From then on Kristóf wore on his face the stamp, as it were, of the dog’s wide, warm tongue. Although not everyone could see that he constantly rebelled against his own goodness with all his might and wanted to hear nothing about any kind of mercy or compassion.
He staggered, yelled, and shoved the dog off.
In an instant disgust and nausea covered his entire body with spots and pimples, and he swallowed helplessly.
Enchanting, you’ve done it magnificently, my dear Gyöngyvér. Sie haben es geschafft, geschafft. I worry only about your impatience and hysterics. But this, das hätte ich nicht geglaubt, nicht gedacht. Don’t become overconfident.
And then I fuck it all up again by thinking all these lousy, obscene things about this gorgeous and darling man.
Who doesn’t shit on her.
You’ve done it wonderfully, but let’s look at it a bit closer. Did it happen by chance.

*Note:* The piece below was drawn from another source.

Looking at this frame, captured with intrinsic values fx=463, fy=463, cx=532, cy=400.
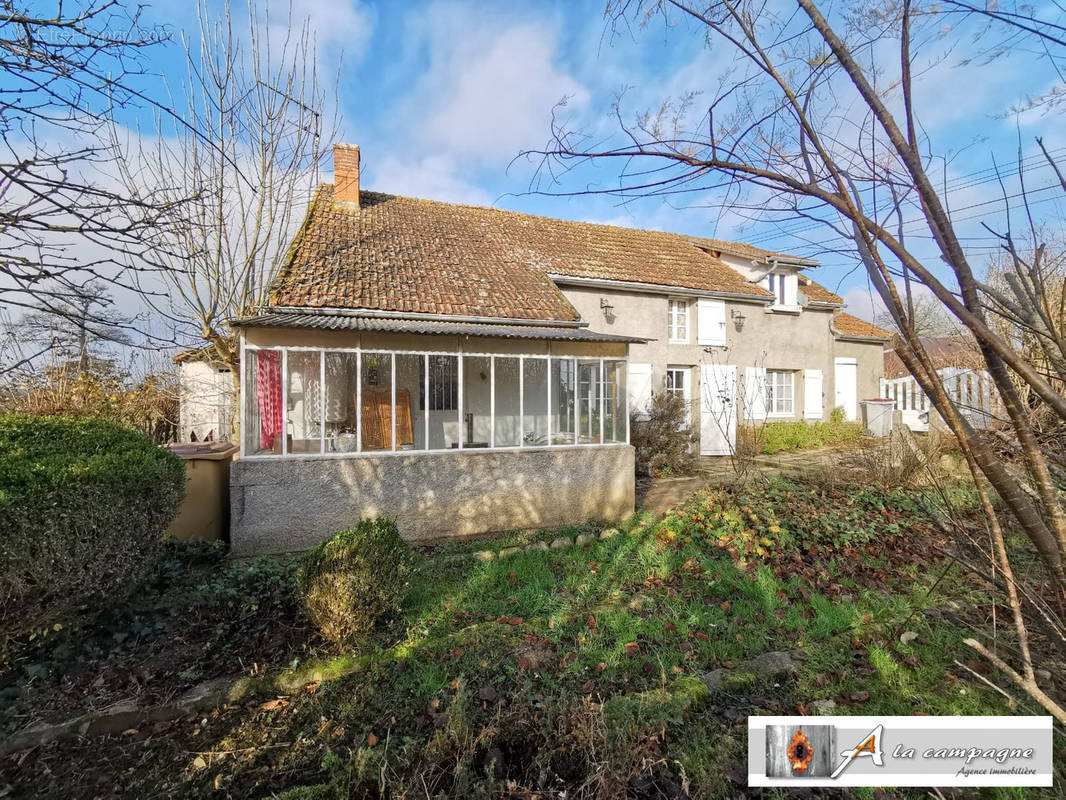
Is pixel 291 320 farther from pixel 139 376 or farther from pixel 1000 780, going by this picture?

Nobody is going to tell me what to do. Why shouldn’t I be overconfident.
First, I’ll give you a few F sharps, listen, Gyöngyvér, but I want the same thing in the right tempo and with the text.

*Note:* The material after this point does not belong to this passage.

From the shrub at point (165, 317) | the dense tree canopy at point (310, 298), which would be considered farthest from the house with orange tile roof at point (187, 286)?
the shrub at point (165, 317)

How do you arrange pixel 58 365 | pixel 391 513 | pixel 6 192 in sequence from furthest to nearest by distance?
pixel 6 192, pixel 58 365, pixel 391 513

Áperté , we’ll see whether you really found it this time.
Shit on you, Médike.
I think you can do it without all that nodding. Don’t keep nodding so much with the text, just sing, sing, damn it.
Don’t open your mouth so wide. Gaping like that won’t help you one bit.
Stimme , how many times do I have to tell you, Stimme .
I don’t want to see you making grimaces.
Let’s take it again from the top.
I really couldn’t care less what you’re saying, I shit on all of you.
I shit on the listless cocks of all those jokers.
I want to hear your voice, my dear, not see your mimicry. Your little-girlish hatefulness doesn’t interest me at all. You can’t conjure voice out of mimicry, and hysterics can’t help you.
Please don’t open your mouth so wide, it’s ugly and unnecessary.
At the memory of this note, Gyöngyvér Mózes pricked up her ears, raised her head, wiped her tears, and listened into the mute night.
Was she hearing the noise of the elevator rising in the glass tube of the stairwell, which echoed the slightest little noise. She heard thuds, the pounding of running feet, booted and coming closer, shouts and then rattling, as when a window is smashed with a rifle butt.
She looked around for a hiding place.
That night of the second day of Christmas when a group of Arrow Cross thugs broke into this building and rousted everybody just as they found them out to the snow-covered street, Mrs. Szemző and her two sons had been long gone from their apartment. Alajos Madzar had placed very few objects in any given space, and with Mrs. Szemző he had a very easy time when it came to minimizing the need for objects. He put very simple, etched-glass-covered sconces with matte chromium-plated armatures on the rustically splattered walls. And in that space Gyöngyvér Mózes heard many notes she could not possibly have heard.